* **EXTRACTED DATA**
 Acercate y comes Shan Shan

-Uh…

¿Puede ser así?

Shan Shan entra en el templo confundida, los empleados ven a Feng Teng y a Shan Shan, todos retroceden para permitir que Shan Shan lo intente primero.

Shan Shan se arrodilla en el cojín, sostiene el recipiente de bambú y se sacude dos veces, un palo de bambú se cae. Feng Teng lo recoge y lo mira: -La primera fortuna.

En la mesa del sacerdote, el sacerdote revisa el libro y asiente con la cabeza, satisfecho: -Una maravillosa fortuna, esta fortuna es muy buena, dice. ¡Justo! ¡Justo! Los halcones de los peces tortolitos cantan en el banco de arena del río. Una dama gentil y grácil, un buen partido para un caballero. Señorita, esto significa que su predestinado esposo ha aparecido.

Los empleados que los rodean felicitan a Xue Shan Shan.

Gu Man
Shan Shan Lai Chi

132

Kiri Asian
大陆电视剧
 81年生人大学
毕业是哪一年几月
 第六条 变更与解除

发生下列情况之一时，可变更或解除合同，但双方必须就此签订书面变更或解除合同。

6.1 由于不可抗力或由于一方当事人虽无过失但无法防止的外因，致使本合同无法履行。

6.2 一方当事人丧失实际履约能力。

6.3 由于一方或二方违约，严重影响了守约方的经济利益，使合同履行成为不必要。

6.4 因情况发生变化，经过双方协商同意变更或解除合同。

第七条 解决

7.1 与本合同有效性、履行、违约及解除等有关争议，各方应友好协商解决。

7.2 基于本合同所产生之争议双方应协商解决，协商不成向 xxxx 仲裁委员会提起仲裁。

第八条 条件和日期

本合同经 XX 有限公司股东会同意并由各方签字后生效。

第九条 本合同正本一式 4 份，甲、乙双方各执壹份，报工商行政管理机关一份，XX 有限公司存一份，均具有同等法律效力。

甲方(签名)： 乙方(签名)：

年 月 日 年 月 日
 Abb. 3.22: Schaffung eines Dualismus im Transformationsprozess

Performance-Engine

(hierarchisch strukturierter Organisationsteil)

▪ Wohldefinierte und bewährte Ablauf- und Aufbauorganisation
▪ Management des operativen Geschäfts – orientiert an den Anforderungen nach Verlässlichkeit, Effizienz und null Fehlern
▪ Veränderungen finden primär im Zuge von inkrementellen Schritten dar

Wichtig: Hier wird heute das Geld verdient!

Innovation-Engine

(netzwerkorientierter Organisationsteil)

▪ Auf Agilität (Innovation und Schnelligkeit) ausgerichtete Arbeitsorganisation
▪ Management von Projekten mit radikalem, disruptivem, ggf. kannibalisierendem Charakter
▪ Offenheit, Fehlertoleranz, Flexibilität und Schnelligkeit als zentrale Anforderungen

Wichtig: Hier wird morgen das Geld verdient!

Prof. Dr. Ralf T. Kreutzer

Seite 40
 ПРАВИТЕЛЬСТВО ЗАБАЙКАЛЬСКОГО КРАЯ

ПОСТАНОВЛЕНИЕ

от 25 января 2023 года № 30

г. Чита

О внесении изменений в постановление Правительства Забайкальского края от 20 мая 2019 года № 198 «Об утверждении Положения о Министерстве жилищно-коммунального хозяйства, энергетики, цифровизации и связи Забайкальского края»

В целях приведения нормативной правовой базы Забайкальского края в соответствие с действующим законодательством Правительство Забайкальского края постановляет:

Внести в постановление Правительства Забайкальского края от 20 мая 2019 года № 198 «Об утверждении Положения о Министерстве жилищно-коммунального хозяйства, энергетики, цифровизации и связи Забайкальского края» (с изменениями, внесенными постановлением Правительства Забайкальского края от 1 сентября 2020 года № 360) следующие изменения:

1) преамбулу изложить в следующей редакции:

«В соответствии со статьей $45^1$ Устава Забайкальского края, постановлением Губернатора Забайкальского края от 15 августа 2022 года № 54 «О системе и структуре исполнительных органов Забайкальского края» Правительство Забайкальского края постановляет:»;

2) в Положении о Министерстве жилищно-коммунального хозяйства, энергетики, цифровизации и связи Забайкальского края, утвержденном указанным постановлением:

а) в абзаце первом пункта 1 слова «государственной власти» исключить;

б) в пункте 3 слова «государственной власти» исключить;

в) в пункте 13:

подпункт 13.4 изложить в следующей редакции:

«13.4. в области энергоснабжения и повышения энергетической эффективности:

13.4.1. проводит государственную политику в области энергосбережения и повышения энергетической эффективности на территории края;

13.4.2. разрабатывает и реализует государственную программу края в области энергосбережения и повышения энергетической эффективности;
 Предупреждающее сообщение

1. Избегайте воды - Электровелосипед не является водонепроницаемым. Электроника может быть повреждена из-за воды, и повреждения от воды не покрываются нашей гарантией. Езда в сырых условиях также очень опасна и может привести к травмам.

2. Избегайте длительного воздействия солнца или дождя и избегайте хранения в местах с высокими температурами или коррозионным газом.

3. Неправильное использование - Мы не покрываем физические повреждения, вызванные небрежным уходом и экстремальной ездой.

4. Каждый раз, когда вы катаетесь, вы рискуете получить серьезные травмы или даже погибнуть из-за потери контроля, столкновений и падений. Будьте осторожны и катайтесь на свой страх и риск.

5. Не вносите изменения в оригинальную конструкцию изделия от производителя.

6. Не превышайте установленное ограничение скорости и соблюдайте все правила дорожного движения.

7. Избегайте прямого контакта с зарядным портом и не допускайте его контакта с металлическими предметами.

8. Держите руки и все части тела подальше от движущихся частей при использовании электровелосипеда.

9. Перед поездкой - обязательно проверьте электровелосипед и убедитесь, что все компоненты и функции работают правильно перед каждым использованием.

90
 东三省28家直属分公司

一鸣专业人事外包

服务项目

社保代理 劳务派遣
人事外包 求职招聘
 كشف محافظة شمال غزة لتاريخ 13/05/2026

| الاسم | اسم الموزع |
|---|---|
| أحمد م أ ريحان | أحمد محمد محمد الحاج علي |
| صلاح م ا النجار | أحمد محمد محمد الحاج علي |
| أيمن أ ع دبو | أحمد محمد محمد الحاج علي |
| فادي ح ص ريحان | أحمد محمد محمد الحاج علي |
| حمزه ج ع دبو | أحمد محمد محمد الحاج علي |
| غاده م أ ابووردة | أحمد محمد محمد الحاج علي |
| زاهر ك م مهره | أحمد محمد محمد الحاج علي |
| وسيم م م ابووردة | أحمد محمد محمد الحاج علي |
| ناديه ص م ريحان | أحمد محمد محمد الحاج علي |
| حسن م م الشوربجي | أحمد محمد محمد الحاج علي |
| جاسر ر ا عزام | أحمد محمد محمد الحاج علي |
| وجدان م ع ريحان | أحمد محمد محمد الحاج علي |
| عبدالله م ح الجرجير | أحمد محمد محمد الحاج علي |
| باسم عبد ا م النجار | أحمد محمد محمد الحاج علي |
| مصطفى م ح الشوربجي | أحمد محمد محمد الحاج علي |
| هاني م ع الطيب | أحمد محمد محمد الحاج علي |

* **INSTRUCTIONS TO FOLLOW**
Start with the first line. Please copy exactly each line of the listing through the one with "7.1 与本合同有效性、履行、违约及解除等有关争议，各方应友好协商解决。", including it.

* **EXPECTED ANSWER**
 Acercate y comes Shan Shan

-Uh…

¿Puede ser así?

Shan Shan entra en el templo confundida, los empleados ven a Feng Teng y a Shan Shan, todos retroceden para permitir que Shan Shan lo intente primero.

Shan Shan se arrodilla en el cojín, sostiene el recipiente de bambú y se sacude dos veces, un palo de bambú se cae. Feng Teng lo recoge y lo mira: -La primera fortuna.

En la mesa del sacerdote, el sacerdote revisa el libro y asiente con la cabeza, satisfecho: -Una maravillosa fortuna, esta fortuna es muy buena, dice. ¡Justo! ¡Justo! Los halcones de los peces tortolitos cantan en el banco de arena del río. Una dama gentil y grácil, un buen partido para un caballero. Señorita, esto significa que su predestinado esposo ha aparecido.

Los empleados que los rodean felicitan a Xue Shan Shan.

Gu Man
Shan Shan Lai Chi

132

Kiri Asian
大陆电视剧
 81年生人大学
毕业是哪一年几月
 第六条 变更与解除

发生下列情况之一时，可变更或解除合同，但双方必须就此签订书面变更或解除合同。

6.1 由于不可抗力或由于一方当事人虽无过失但无法防止的外因，致使本合同无法履行。

6.2 一方当事人丧失实际履约能力。

6.3 由于一方或二方违约，严重影响了守约方的经济利益，使合同履行成为不必要。

6.4 因情况发生变化，经过双方协商同意变更或解除合同。

第七条 解决

7.1 与本合同有效性、履行、违约及解除等有关争议，各方应友好协商解决。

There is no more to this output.